Female film heroes: Ellen Ripley from Alien

ripley.jpgIn Part I of her exploration of Ellen Ripley from the Alien movies, Katie Button shares with us why Ellen kicks so much Alien ass...

Action films are usually for the guys - and before any of you karate-chopping ladies take offence, I said usually. But there are occasions when women are invited to Hollywood’s all boys club of kicking ass, and there is no finer example than that of Ellen Ripley in the Alien films. Played by Sigourney Weaver, Ripley was the central character in each of the 4 sci-fi adventures and since her debut in Ridley Scott’s Alien in 1979 has proved so popular with audiences that she has defied apparent death to maintain the franchise.

In 2003, the American Film Institute assembled it’s definitive list of great celluloid heroes and villains with Ripley selected at number 8 (incidentally, the second highest female.) But what makes her so special, special enough to launch this new look at female role models in the movies? Let me introduce you to Warrant Officer Ripley…

My favourite nugget of information regarding the creation of Ripley is her non-gender origins. One of the early scripts for 'Alien' noted each of the characters as unisex, meaning that men or women could be cast in the roles. Writers Dan O’Bannon and Ronald Shusett have since admitted that they had never conceived that Ripley could be played by a female.

Yes, they were open-minded and inclusive, but had failed to appreciate the lengths this could go to. A female protagonist in a sci-fi film – really? Such gender squabbles became redundant when Weaver screen tested for the role with the oft-quoted closing off speech at the end of the film. This moment of acting excellence earned Weaver the female role of a lifetime.

In 'Alien', Ripley is employed by the Weyland-Yutani corporation working on the USCSS Nostromo as a Warrant Officer and is one of two women in the ship’s crew of seven. But as we all know, not all seven make it home safely. Just one. Ripley. After gradually picking off Ripley’s ship-mates, the alien of the title encounters her in the film’s climax. The imagery of the lone figure with a flame-thrower has become iconic, burned into our psyche, accepted and celebrated as pure cinematic magic. In round one of Ripley versus the monster, our heroine triumphs.
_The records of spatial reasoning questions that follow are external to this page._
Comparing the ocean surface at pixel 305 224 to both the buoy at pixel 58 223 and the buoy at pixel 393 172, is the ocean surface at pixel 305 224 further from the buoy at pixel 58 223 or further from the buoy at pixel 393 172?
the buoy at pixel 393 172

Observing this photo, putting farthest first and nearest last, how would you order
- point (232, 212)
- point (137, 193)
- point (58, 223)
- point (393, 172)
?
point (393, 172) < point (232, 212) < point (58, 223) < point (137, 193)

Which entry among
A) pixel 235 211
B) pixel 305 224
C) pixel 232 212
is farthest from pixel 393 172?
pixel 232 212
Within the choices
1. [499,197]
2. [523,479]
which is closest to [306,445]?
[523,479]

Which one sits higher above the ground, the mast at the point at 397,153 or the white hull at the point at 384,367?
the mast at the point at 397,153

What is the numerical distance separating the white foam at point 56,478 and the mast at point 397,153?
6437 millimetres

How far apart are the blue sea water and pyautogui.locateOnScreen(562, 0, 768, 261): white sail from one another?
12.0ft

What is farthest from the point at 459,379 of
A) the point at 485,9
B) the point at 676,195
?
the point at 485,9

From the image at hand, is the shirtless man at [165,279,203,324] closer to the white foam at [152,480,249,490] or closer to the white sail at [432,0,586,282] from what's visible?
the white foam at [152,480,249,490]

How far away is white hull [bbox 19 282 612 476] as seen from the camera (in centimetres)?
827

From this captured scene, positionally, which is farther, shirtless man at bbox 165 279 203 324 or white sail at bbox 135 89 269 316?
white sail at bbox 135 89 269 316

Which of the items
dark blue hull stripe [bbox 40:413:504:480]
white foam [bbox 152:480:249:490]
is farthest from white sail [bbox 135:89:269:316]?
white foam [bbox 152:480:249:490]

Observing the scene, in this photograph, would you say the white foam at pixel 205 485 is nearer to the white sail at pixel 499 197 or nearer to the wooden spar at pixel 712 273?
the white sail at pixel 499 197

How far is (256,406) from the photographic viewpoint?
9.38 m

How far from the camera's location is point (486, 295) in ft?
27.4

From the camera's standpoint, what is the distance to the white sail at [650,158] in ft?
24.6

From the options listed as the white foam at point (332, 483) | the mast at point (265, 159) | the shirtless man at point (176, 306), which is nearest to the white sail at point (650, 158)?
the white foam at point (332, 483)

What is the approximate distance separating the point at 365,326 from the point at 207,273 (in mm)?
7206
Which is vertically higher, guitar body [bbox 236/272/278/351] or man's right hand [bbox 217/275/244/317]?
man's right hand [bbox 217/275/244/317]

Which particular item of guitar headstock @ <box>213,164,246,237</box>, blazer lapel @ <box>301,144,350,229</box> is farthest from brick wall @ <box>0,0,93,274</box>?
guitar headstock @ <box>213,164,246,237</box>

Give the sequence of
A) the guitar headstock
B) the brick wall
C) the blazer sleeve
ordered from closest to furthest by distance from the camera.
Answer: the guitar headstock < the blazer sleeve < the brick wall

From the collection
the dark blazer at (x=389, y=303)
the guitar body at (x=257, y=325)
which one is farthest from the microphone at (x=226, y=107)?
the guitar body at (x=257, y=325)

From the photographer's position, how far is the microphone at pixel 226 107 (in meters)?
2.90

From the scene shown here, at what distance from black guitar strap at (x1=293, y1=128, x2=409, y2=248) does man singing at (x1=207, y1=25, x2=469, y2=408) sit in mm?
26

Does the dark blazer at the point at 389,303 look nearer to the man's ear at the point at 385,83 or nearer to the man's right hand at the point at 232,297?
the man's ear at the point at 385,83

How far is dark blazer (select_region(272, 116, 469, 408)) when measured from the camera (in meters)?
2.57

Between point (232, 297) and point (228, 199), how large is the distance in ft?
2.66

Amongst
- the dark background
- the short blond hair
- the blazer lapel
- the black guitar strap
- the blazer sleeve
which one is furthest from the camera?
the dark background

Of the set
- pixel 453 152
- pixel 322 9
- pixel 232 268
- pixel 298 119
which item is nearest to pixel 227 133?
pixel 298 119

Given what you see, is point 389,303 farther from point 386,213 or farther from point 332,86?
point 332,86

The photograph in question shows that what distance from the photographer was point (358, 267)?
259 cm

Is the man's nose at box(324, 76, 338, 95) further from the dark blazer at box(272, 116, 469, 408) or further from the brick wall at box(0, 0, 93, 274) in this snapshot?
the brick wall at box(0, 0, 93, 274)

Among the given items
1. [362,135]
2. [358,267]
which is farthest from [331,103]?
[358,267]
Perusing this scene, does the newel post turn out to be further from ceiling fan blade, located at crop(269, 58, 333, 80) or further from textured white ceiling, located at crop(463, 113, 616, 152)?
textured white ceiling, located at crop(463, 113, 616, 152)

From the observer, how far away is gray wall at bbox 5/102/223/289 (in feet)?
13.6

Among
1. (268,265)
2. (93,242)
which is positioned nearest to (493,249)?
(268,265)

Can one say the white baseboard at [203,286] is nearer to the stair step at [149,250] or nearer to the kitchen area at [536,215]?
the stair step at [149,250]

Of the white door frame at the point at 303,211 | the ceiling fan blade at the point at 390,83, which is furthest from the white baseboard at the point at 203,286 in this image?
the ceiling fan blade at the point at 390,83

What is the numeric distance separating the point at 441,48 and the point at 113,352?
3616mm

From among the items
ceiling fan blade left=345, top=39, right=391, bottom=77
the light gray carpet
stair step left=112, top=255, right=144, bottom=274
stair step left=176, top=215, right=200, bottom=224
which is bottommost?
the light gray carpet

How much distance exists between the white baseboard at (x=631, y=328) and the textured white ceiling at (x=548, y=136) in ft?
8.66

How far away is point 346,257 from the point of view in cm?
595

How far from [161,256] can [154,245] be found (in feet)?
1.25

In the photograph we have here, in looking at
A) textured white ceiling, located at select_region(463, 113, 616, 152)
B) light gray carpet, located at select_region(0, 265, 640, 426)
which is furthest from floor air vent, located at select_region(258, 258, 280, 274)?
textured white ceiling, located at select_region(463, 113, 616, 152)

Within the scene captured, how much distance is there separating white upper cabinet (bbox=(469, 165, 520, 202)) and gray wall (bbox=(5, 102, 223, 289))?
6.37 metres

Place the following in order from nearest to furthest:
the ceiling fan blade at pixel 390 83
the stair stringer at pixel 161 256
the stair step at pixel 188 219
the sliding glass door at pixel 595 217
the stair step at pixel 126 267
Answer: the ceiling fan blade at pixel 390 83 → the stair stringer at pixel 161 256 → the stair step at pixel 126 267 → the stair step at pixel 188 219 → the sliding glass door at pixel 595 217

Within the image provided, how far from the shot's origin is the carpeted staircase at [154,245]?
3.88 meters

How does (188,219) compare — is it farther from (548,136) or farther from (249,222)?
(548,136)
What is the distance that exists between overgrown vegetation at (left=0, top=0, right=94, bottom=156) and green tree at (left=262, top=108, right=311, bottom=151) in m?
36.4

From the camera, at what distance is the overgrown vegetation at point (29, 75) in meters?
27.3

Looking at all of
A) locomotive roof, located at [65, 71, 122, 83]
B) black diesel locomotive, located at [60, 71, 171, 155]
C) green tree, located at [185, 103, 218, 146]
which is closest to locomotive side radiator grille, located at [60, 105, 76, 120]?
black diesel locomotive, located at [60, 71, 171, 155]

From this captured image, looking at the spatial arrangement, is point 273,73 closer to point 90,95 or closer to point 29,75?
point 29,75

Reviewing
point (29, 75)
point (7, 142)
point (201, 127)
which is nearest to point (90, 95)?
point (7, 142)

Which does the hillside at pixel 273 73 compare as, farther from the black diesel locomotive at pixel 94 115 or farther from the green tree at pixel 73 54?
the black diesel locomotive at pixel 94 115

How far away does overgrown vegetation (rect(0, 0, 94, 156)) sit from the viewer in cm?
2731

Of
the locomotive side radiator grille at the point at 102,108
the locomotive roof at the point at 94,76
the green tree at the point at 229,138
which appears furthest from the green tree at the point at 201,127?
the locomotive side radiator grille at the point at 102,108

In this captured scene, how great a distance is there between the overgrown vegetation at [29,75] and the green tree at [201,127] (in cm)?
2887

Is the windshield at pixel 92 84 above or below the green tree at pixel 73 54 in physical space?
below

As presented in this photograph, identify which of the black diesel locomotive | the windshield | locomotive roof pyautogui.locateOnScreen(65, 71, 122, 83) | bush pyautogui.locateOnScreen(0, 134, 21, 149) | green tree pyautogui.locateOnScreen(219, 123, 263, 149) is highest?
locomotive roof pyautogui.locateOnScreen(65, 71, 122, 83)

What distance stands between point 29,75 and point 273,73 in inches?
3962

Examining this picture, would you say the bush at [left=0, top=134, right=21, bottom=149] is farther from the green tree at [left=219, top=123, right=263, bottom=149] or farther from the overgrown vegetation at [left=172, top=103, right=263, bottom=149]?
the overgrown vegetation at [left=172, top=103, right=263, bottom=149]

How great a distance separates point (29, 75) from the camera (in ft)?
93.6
But to be a worthwhile victory there has to have been suffering along the way. Often when I have watched Ripley fighting for survival, alone, desperate and terrified I wonder that she doesn’t just quit. She can’t really know or understand what she is up against, sure the year is 2122 but that doesn’t mean she’s been doing her alien homework. Having endured what she has, how can she find the energy, drive and focus to keep going? Even if she were to survive (which we all know she does), won’t she be traumatised, reduced to a gibbering wreck, unable to properly function? But Ripley is a smart woman. She knows her life can never be the same again, but she fights for it all the same.

This steely determination comes in pretty useful during the second instalment of the mega bucks franchise, Aliens (1986). Back on Earth, Ripley copes with graphic nightmares, colleagues that refuse to believe her account of the Nostromo’s demise and the terrifying knowledge that we are not alone. So what does she do? Yep, go through it all again. Of course, that’s the whole point of a sequel – give the audience everything they loved about the original with (if we’re lucky) a few new tricks, but where some would run and hide, our Ripley stands up and is counted.